Livescu, Karen, Preethi Jyothi, and Eric Fosler-Lussier. "Articulatory feature-based pronunciation modeling." Computer Speech & Language 36 (2016): 212-232.


Spoken language, especially conversational speech, is characterized by great variability in word pronunciation, including many variants that differ grossly from dictionary prototypes. This is one factor in the poor performance of automatic speech recognizers on conversational speech, and it has been very difficult to mitigate in traditional phone-based approaches to speech recognition. An alternative approach, which has been studied by ourselves and others, is one based on sub-phonetic features rather than phones. In such an approach, a word's pronunciation is represented as multiple streams of phonological features rather than a single stream of phones. Features may correspond to the positions of the speech articulators, such as the lips and tongue, or may be more abstract categories such as manner and place.

This article reviews our work on a particular type of articulatory feature-based pronunciation model. The model allows for asynchrony between features, as well as per-feature substitutions, making it more natural to account for many pronunciation changes that are difficult to handle with phone-based models. Such models can be efficiently represented as dynamic Bayesian networks. The feature-based models improve significantly over phone-based counterparts in terms of frame perplexity and lexical access accuracy. The remainder of the article discusses related work and future directions.
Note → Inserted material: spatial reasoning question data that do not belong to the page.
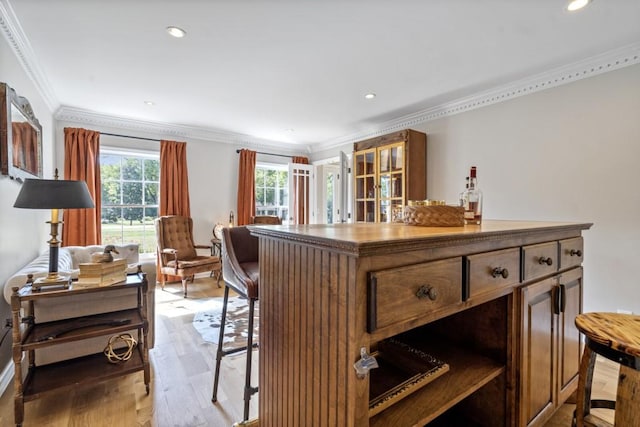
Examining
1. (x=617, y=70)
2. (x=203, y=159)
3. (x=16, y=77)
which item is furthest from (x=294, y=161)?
(x=617, y=70)

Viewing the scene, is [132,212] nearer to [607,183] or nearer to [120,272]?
[120,272]

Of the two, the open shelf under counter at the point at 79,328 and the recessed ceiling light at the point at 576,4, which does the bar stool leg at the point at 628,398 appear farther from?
the open shelf under counter at the point at 79,328

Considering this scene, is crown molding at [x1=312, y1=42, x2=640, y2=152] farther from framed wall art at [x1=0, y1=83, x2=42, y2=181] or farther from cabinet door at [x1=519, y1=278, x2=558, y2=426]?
framed wall art at [x1=0, y1=83, x2=42, y2=181]

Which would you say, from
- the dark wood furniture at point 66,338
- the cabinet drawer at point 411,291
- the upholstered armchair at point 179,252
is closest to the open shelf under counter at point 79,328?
the dark wood furniture at point 66,338

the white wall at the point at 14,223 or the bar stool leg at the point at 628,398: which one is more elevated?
the white wall at the point at 14,223

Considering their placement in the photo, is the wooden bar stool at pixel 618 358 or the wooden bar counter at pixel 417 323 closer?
the wooden bar counter at pixel 417 323

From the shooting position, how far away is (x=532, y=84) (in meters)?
2.96

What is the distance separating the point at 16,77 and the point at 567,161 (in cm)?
466

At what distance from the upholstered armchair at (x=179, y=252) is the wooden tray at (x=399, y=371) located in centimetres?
339

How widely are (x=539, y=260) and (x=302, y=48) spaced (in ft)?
7.05

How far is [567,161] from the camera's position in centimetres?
279

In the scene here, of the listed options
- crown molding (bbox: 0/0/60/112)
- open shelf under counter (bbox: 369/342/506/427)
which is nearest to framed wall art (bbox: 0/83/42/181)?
crown molding (bbox: 0/0/60/112)

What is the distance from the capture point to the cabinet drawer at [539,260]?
1241mm

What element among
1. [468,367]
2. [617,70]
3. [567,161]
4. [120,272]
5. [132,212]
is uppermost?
[617,70]
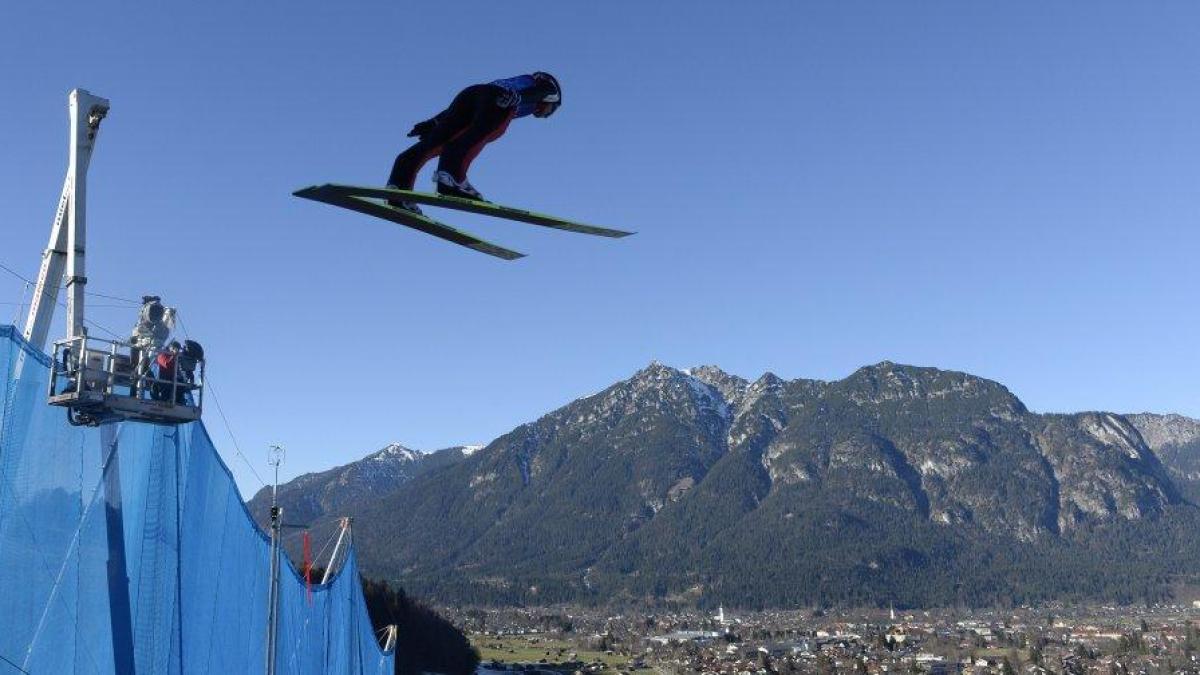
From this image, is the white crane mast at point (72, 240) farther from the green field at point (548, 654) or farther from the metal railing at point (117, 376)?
the green field at point (548, 654)

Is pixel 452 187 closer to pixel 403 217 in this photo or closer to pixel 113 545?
pixel 403 217

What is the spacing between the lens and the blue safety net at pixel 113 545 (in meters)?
12.9

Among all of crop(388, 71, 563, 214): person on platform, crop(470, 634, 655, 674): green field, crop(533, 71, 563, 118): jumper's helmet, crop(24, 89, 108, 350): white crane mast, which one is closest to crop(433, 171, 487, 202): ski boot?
crop(388, 71, 563, 214): person on platform

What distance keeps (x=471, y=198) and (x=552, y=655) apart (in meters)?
157

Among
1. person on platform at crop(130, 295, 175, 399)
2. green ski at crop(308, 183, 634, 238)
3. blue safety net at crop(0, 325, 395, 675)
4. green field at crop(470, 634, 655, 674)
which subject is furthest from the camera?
green field at crop(470, 634, 655, 674)

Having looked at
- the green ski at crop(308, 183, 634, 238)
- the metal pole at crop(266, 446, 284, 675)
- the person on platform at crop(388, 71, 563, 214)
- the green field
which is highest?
the person on platform at crop(388, 71, 563, 214)

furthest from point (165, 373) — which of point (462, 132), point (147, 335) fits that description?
point (462, 132)

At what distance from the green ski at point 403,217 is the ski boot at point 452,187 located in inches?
19.0

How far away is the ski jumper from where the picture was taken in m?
11.5

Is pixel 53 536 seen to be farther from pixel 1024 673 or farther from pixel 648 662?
pixel 648 662

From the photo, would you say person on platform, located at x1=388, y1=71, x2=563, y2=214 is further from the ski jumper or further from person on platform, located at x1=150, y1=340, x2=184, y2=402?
person on platform, located at x1=150, y1=340, x2=184, y2=402

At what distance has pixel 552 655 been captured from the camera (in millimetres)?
160875

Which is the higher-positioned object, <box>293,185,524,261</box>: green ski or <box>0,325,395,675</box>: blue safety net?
<box>293,185,524,261</box>: green ski

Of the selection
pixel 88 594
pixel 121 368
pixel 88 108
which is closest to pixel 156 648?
pixel 88 594
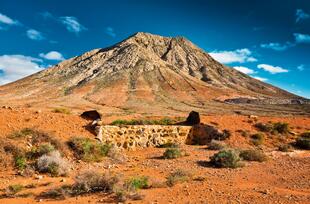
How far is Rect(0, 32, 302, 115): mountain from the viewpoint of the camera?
78.1 meters

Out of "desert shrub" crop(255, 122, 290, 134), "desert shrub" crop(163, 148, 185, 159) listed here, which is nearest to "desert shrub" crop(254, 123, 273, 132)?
"desert shrub" crop(255, 122, 290, 134)

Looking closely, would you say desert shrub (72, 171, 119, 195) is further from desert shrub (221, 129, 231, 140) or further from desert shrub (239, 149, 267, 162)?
desert shrub (221, 129, 231, 140)

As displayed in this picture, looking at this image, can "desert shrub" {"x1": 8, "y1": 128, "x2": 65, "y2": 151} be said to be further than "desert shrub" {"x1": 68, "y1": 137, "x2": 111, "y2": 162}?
No

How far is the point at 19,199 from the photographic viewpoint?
8250mm

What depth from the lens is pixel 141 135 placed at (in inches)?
673

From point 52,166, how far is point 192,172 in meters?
4.41

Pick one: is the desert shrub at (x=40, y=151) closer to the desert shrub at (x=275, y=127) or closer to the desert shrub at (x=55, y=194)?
the desert shrub at (x=55, y=194)

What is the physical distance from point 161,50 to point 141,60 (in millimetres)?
20324

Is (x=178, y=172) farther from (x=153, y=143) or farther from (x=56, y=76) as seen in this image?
(x=56, y=76)

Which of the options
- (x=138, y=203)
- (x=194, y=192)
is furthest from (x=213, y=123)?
(x=138, y=203)

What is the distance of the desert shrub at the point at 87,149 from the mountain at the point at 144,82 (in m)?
54.4

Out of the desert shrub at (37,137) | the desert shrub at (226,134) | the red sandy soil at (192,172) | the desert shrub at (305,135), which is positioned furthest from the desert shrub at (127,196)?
the desert shrub at (305,135)

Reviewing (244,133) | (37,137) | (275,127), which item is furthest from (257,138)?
(37,137)

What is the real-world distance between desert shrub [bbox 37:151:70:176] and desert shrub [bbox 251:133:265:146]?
11323 mm
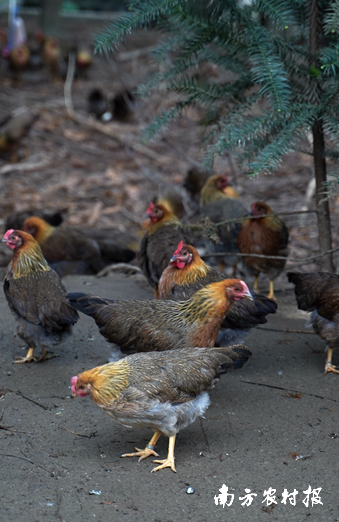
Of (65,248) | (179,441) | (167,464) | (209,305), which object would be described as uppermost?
(209,305)

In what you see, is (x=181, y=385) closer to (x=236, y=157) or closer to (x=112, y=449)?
(x=112, y=449)

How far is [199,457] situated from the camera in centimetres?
365

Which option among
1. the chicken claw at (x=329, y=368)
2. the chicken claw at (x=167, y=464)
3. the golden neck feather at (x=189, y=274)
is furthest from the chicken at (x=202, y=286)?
the chicken claw at (x=167, y=464)

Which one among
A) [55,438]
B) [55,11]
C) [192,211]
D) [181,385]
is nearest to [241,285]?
[181,385]

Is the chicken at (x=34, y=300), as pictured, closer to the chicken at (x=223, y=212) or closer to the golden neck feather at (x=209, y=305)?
the golden neck feather at (x=209, y=305)

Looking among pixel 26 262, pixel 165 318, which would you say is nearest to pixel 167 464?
pixel 165 318

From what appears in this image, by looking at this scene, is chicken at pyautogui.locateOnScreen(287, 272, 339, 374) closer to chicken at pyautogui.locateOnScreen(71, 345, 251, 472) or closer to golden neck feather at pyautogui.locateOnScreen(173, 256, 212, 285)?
golden neck feather at pyautogui.locateOnScreen(173, 256, 212, 285)

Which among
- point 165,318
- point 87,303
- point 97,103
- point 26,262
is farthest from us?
point 97,103

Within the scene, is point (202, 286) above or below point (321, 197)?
below

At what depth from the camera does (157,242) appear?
612 cm

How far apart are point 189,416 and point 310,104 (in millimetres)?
2793

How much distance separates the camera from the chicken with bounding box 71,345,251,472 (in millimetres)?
3471

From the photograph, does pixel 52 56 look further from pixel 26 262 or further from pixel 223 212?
pixel 26 262

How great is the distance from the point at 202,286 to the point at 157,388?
1611 mm
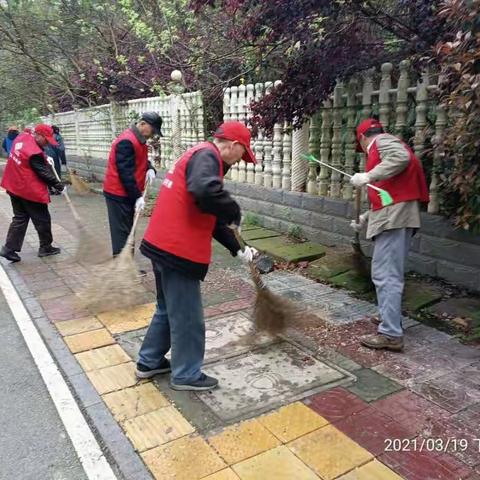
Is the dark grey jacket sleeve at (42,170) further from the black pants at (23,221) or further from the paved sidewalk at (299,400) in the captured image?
the paved sidewalk at (299,400)

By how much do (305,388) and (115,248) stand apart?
3.11 metres

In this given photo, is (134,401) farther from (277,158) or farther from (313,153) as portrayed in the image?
(277,158)

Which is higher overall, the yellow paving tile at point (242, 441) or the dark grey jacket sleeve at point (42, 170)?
the dark grey jacket sleeve at point (42, 170)

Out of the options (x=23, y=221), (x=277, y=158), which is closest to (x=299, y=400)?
(x=277, y=158)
Feldscher, Cara, and Karthik Durvasula. "Excrescent stops in American English." Proceedings of the Linguistic Society of America 2 (2017): 20-1.

This study investigates whether excrescence is phonological epenthesis or articulatory overlap by investigating whether a prosodic domain boundary intervening between the nasal and the fricative affects insertion. Articulatory overlap effects are expected to remain constant across the board, whereas phonological epenthesis is expected to be targeted for domain-final lengthening. The duration results are that neither excrescence nor underlying segments are affected by domain-final lengthening, but excrescent closure is significantly shorter than underlying closure. The short segments support an articulatory overlap hypothesis, but the lack of final lengthening opens up new questions for further research.